In the second major gene sequencing study conducted by James M. Musser, M.D., Ph.D., chair of the Department of Pathology and Genomic Medicine at Houston Methodist, and his team of infectious disease pathologists, they found that the two waves affected different types of patients. The study, published today in mBio under the title “Molecular architecture of early dissemination and massive second wave of the SARS-CoV-2 virus in a major metropolitan area,” provides the first molecular characterization of SARS-CoV-2 strains causing two distinct COVID-19 disease waves, a problem now occurring extensively in many European countries.

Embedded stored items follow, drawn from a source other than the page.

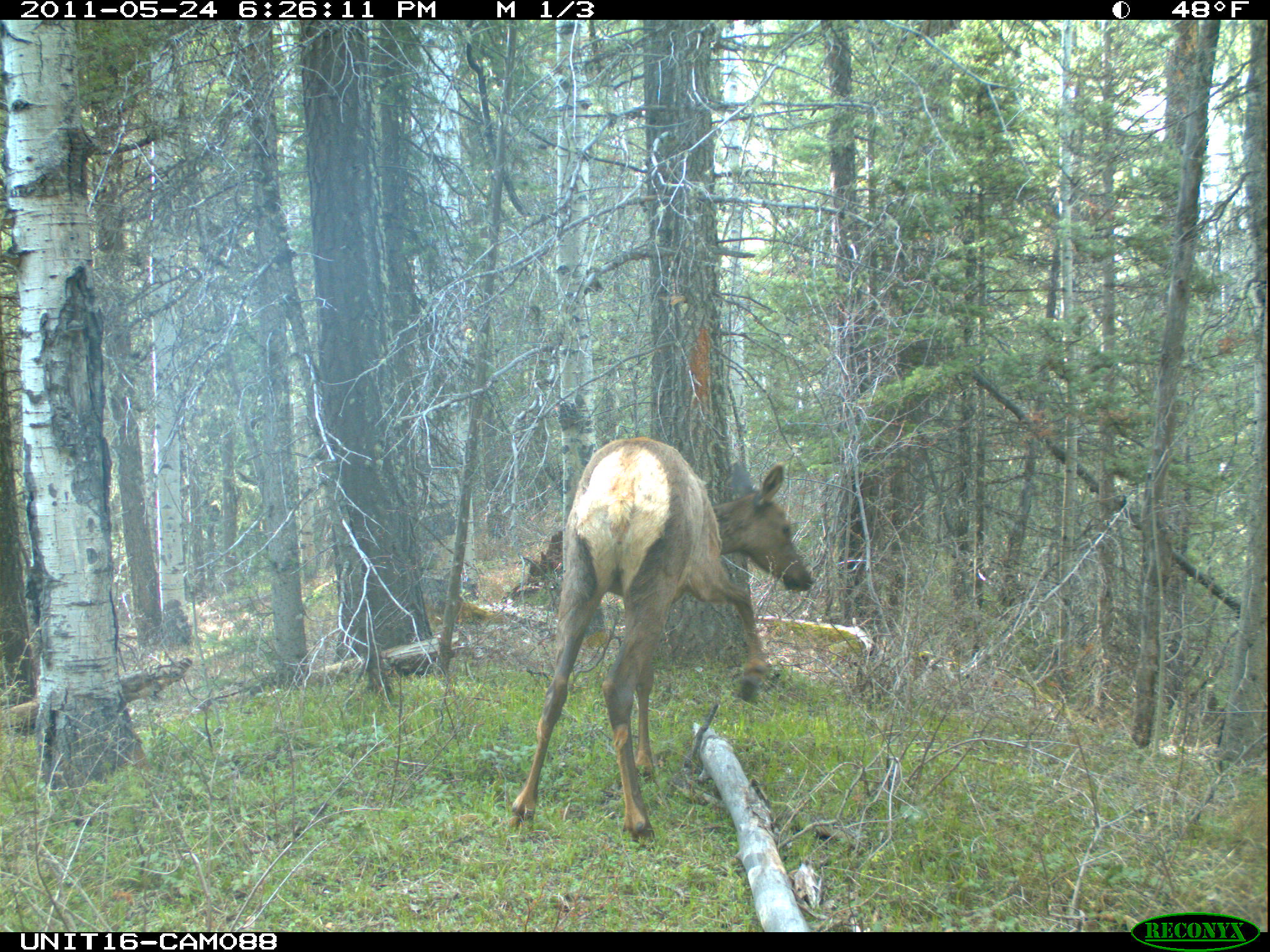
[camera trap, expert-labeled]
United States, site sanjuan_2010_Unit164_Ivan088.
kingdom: Animalia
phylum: Chordata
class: Mammalia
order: Artiodactyla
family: Cervidae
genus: Cervus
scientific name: Cervus elaphus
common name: red deer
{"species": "Cervus elaphus (red deer)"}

Houston’s second wave hit significantly younger patients who had fewer underlying conditions and were more likely to be Hispanic/Latino living in lower income neighborhoods. In addition, virtually all COVID-19 strains studied during the second wave displayed a Gly614 amino acid replacement in spike protein – the part of the virus that mediates invasion into human cells, gives the coronavirus its telltale crown-like appearance and is the major focus of vaccine efforts worldwide. While this mutation has been linked with increased transmission and infectivity, as well as a higher virus load in the nasopharynx, which connects the nasal cavity with the throat, the mutation did not increase disease severity, researchers said.


The findings reinforce researchers’ concerns of the virus gaining momentum through naturally occurring mutations capable of producing mutant viruses that can escape vaccines – dubbed ‘escapians’ – or mutants that can resist drugs and other therapies.

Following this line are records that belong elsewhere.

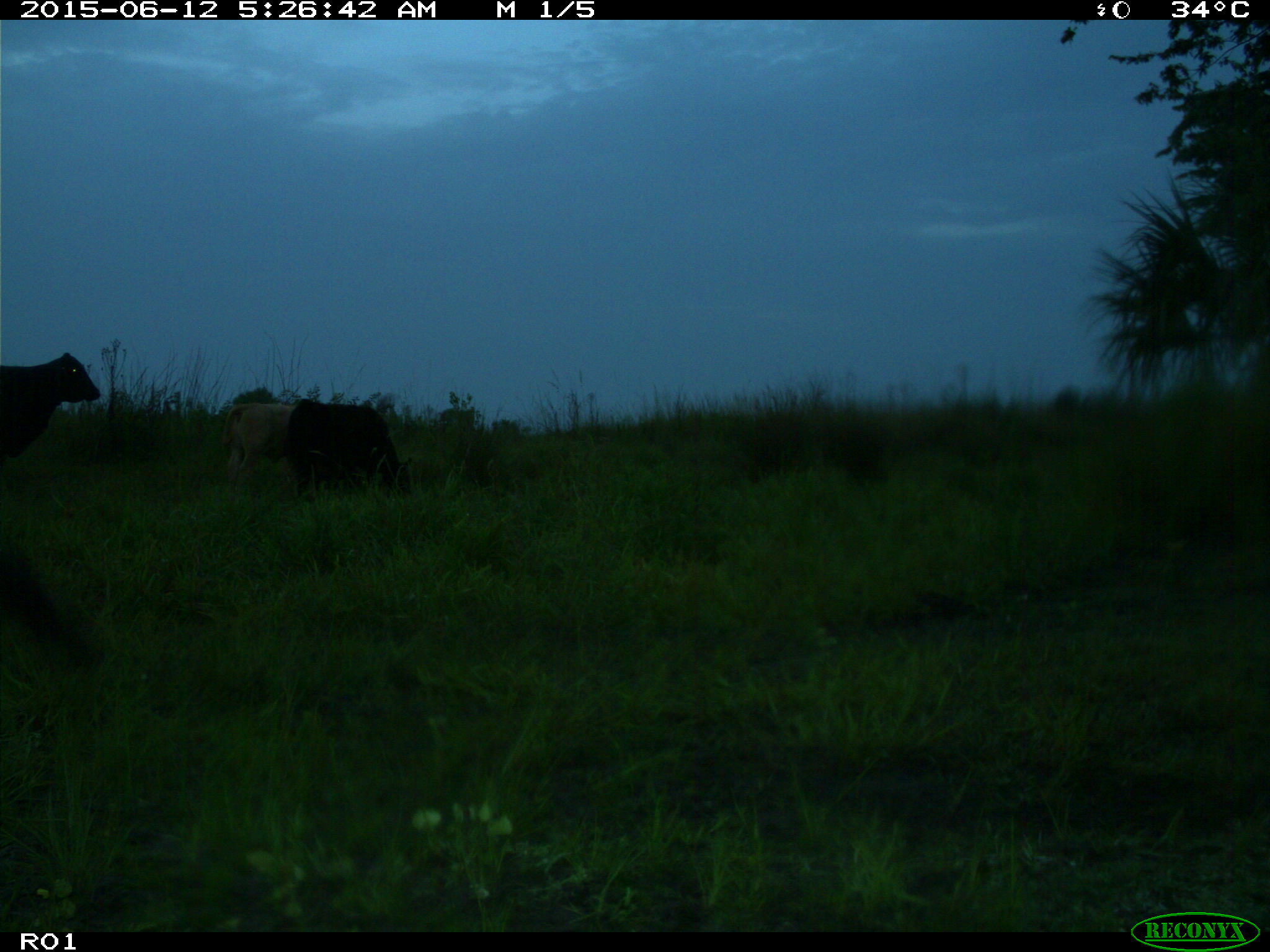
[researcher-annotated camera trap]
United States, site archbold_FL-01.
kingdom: Animalia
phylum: Chordata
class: Mammalia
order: Artiodactyla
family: Bovidae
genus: Bos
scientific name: Bos taurus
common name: domestic cow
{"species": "Bos taurus (domestic cow)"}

“This extensive virus genome data gathered from Houston’s earliest cases to date, coupled with the growing database we are building at Houston Methodist, will help us identify the origins of new infection spikes and waves,” said Musser, who is corresponding author on the study. “This information can be an especially helpful community resource as schools and colleges re-open and public health constraints are further relaxed.”  


S. Wesley Long, M.D., Ph.D., a first author of the study, said it’s critical for people throughout the region, state and nation continue to keep preventive practices in place. “To avoid that third wave and keep cases low, we have to keep wearing masks and social distancing and testing and staying home if we’re sick,” Long said. “The virus is still out there and still circulating.”


The more scientists can understand about this pandemic and put it in context with what they understand about other coronaviruses, Long adds, the more able they may be to discover treatments or vaccines that might protect us from not just COVID-19, but also future pandemics.


Other collaborators on this study were Randall J. Olsen and Paul A. Christensen, who are also first authors on the paper, and David W. Bernard, Matthew Ojeda Saavedra, Concepcion C. Cantu, Prasanti Yerramilli, Layne Pruitt, Sishir Subedi, Heather Hendrickson, Ghazaleh Eskandari, Hoang A. T. Nguyen, J. Hunter Long and Muthiah Kumaraswami with the Center for Molecular and Translational Human Infectious Diseases Research at the Houston Methodist Research Institute; Hung-Che Kuo, Jule Goike, Jason S. McLellan, Chia-Wei Chou, Kamyab Javanmardi and Ilya J. Finkelstein from the University of Texas at Austin; Daniel Boutz and Jimmy Gollihar with the U.S. Army Combat Capabilities Development Command Army Research Laboratory at UT Austin; and James J. Davis, Maulik Shukl and Marcus Nguyen with the University of Chicago and Argonne National Laboratory.


This study was supported by funding from by the National Institutes of Health (grants AI127521, GM120554 and GM124141), Fondren Foundation, Welch Foundation (grant F-1808), National Science Foundation (grant 1453358), National Institute of Allergy and Infectious Diseases Bacterial and Viral Bioinformatics Resource Center award (contract number 75N93019C00076), U.S. Defense Advanced Research Projects Agency (DARPA) iSENTRY Friend or Foe program award (contract number HR0011937807), Houston Methodist Infectious Diseases Research Fund, Houston Methodist Hospital, Houston Methodist Research Institute and a Cancer Prevention and Research Institute of Texas Individual Investigator Research Award to UT Austin’s Ilya Finkelstein.